*作業内容*.
**a)** 抜粋本文に出てくる日付や年の表記を、掲載日も含めてすべて書き出してください。
**b)** 抜粋本文のうち、「私自身は、今回の医療事故(施」で始まり「今回は不作為の過失事件であり、決して故意の犯罪ではありません。」に至るまでの部分を、一字も変えずに書き写してください。

*抜粋本文*.
失敗した医師の手は切るべきか

失敗した医師の手は切るべきか

2015/03/04

平成25年10月に発生した福岡市博多区の整形外科の診療所火災で入院患者ら10人が死亡した事故について、
平成27年2月17日に、博多署が同診療所院長の男性(47)を業務上過失致死傷の疑いで福岡地検に書類送検しました。

書類送検については、ほとんどの事件で送検されますから当たり前といえば当たり前の話です。
ただ、今回、福岡県警は送検にあたって、わざわざ起訴を求める「厳重処分」の意見を付けているそうです。

私自身は、今回の医療事故(施設安全管理を含む概念で考えています)で、起訴することには強く反対です。

今、民事事件としてのご遺族への賠償支払については
慰謝料なども含めて、過失を認める形で誠意をもって行われているのではないかと思います。

これに加えて刑事事件で有罪となれば、これをもとにして行政処分によって医師免許も剥奪されることになることが強く予想されます。
今回の院長については、患者からは「若先生」とも呼ばれて非常に評判の良い医師だったそうです。

今回は不作為の過失事件であり、決して故意の犯罪ではありません。

一つの大きな失敗で、医師は追放されるべきなのでしょうか。

昔は、医療安全のためには、失敗した医師の手を切ればよいという考え方もあったそうです。
今回でも、刑事事件で厳重処罰をして二度と医療業界には戻れなくすれば今後同じような事故は起こらないと考えることもできるかもしれません。

しかし、それでは根本的な解決とはなりません。

「TO ERR IS HUMAN」という考え方があります。
訳すると「人は誰でも間違える」です。
1999年にアメリカの医療事故に関する報告書で公表されたのですが、「人は誰でも間違える。だから医療事故は起こる」との報告は、世界に大きな影響を与えました。

これに続いて報告書では
「重要なことは、起こってしまった誤りで個人を攻撃することではなく、安全を確保できる方向にシステムを設計しなおし、将来のエラーを減らすように専心することである」とされています。

今回の医療事故後、
全国で9249施設あった有床診療所は、8447施設にまで減ったそうです。

その原因は、「経営難」といわれています。経営難の背景には、診療報酬の問題があります。入院患者の診療報酬は格段に低く設定されているので、防災設備を整える費用が工面できない病院が増えているのです。
スプリンクラー設置義務を広げるだけでは何も解決しません。

福岡市の取り組みも少しずつ始まってきましたが

今後二度と同じ悲劇を起こさないためには、
「医師を厳重処罰すること」

ではなく

「どうすれば医療安全を確保できるか」

を現実の小規模有床診療所の実態を踏まえて、行政が予算を伴った形で実行することだと思います。

*提供データ*.
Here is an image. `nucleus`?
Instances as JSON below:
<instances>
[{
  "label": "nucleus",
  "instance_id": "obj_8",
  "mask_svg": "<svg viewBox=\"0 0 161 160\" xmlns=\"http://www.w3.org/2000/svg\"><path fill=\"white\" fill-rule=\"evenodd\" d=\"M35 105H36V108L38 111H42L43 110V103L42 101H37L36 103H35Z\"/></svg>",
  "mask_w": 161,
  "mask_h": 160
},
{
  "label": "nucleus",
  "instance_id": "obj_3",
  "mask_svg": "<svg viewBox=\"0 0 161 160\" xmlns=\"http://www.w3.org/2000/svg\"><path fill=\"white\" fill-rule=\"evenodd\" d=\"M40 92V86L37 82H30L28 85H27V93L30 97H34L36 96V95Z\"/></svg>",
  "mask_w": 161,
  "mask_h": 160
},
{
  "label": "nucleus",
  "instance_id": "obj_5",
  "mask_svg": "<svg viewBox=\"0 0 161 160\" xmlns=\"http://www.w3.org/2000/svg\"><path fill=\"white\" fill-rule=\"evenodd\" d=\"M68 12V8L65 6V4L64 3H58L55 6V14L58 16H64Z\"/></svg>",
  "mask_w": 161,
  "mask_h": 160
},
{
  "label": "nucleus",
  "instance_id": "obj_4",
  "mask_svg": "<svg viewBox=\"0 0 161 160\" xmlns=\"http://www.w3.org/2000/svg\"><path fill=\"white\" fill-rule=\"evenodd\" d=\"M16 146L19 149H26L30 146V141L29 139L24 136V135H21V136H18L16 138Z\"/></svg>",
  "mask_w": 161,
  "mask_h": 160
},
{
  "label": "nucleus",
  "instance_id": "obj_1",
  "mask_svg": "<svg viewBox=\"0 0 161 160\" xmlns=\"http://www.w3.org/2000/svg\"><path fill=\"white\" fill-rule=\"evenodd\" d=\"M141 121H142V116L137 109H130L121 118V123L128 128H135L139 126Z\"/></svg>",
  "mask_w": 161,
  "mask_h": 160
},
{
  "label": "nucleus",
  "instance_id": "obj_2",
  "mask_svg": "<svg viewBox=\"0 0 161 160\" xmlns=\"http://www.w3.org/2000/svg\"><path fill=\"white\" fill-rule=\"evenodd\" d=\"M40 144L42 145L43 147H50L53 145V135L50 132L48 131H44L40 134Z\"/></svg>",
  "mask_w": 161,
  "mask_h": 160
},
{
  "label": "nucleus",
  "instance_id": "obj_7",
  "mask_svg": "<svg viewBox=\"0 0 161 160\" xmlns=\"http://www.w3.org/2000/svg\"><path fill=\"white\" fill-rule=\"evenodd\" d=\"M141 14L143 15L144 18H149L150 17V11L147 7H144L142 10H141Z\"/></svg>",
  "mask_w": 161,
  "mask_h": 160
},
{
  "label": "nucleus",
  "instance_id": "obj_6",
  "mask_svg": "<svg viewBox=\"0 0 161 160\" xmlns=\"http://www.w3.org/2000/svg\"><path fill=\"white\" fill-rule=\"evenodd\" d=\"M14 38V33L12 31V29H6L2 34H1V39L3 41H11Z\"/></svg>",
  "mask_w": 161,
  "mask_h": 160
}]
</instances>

*各課題の解答*.
**a)**
- 2015/03/04
- 平成25年10月
- 平成27年2月17日
- 1999年

**b)**
私自身は、今回の医療事故(施設安全管理を含む概念で考えています)で、起訴することには強く反対です。

今、民事事件としてのご遺族への賠償支払については
慰謝料なども含めて、過失を認める形で誠意をもって行われているのではないかと思います。

これに加えて刑事事件で有罪となれば、これをもとにして行政処分によって医師免許も剥奪されることになることが強く予想されます。
今回の院長については、患者からは「若先生」とも呼ばれて非常に評判の良い医師だったそうです。

今回は不作為の過失事件であり、決して故意の犯罪ではありません。